Although this sort of thinking bears little consequence on Romer v. Evans, I believe there is one other aspect to the case that must be dealt with. The studies of Simon LeVay are certainly inconclusive, regardless of how they are looked at. Although they showed without question that the hypothalamus is smaller in gay men, there are still many other things to be considered, chiefly: Could sexual orientation affect brain structure, instead of vice versa? Kenneth Klivington, an assistant to the president of the Salk Institute, points to a body of evidence revealing that "the brain's neural networks reconfigure themselves in response to certain experiences." For example, one study found that the area of the brain controlling the reading finger grew larger in people who read Braille after becoming blind. It is possible then, that the hypothalamus is affected in the reverse way--a lack of heterosexual activity may shrink that area of the brain. Even LeVay admits that "that's a distinct shortcoming" of his study, because he knew "regrettably little" about his subjects' sexual histories.

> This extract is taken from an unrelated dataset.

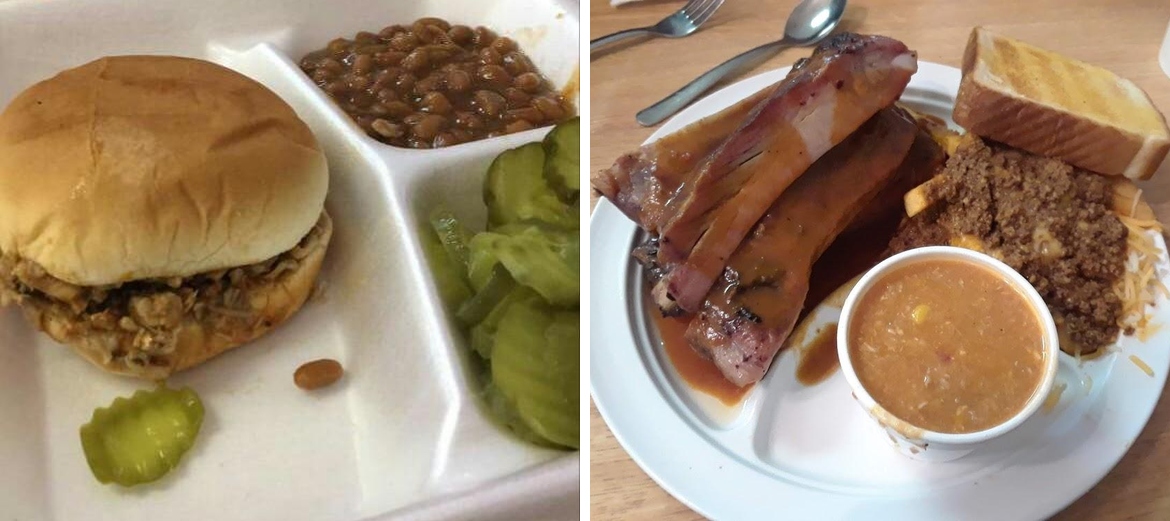 Marie's BBQ House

It seems more likely, then, that homosexuality would be a product of both genetics and learned behavior. As evidence of this, I submit my mother's side of the family, which contains many alcoholics. In my mind, the evidence overwhelmingly supports that a predisposition to alcoholism is hereditary. Yet, the Bible says "do not get drunk on wine, which leads to debauchery." I cannot explain why there is an inherited trait for something condemned as a sin, nor will I attempt to. My point is that if there are genes that sway people toward homosexuality, they are to be fought just like the predisposition to alcoholism I have inherited must be. Things that "feel" more natural are not always inevitable, and simply because I have the genes to make me more likely to be an alcoholic does not mean I will be an alcoholic.

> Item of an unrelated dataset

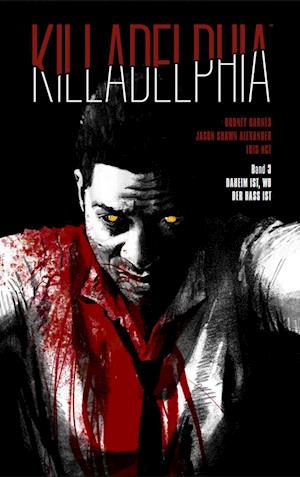 Cover for Rodney Barnes · Killadelphia 3 (Bok) (2024)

If the Court interprets the genetic components of homosexuality the way I do, Romer v. Evans will be overturned because Bowers v. Hardwick will stand. In other words, if homosexuals are not considered a suspect class, then their activity can be made illegal in Colorado by legislation: Therefore, it would be ridiculous to have special rights that protect criminals, and Amendment 2 will be constitutional.

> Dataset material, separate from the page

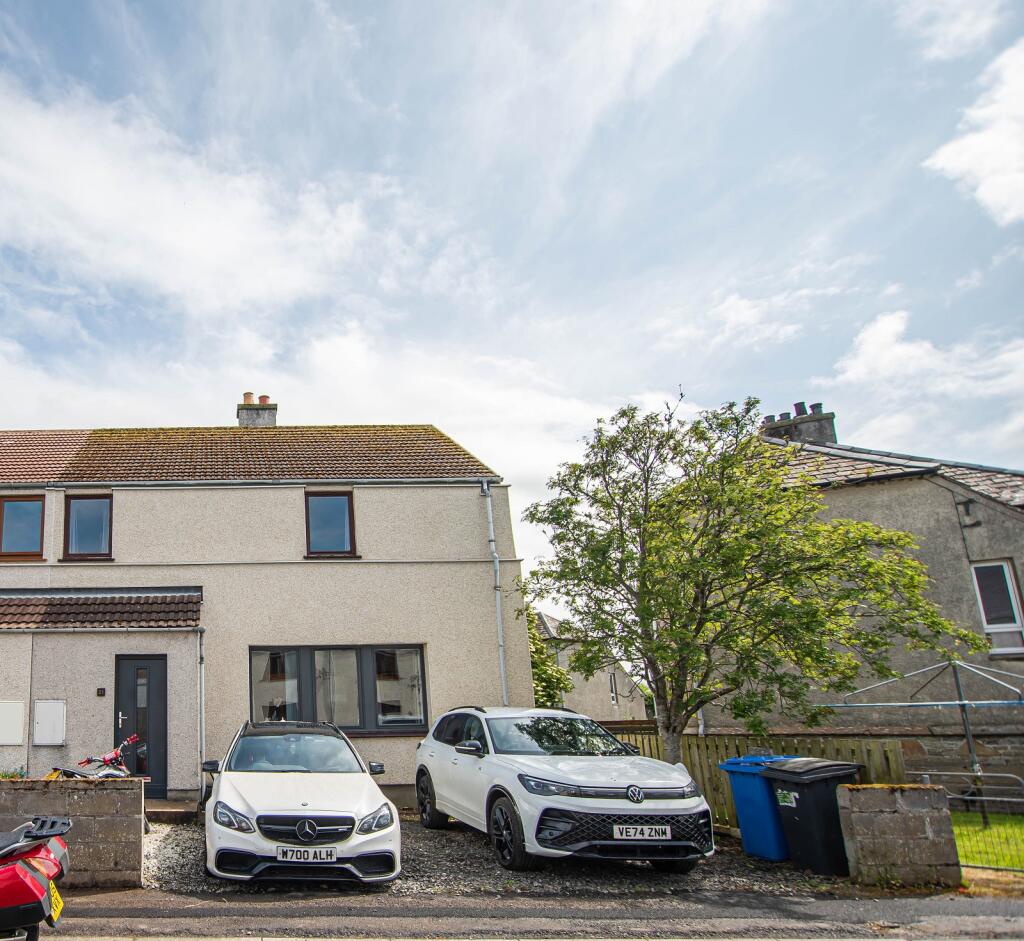 Main image of property: Braal Terrace, Halkirk, Highland. KW12 6YN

I am not a bigot, or a homophobe, or a right-wing religious zealot. Homosexuals should have just as much opportunity to participate in the political process as anyone else--that is a fundamental facet of our nation's democracy. Nevertheless, to place them in a class with other minorities like blacks, the disabled, or illegitimate children would be to sanction their behavior-- a behavior that appears to be as much learned as inherited. Until that debate is settled, I believe it is not necessary to protect homosexuals by quota preferences or protected status, and in my opinion, Amendment 2 is both legally and morally appropriate.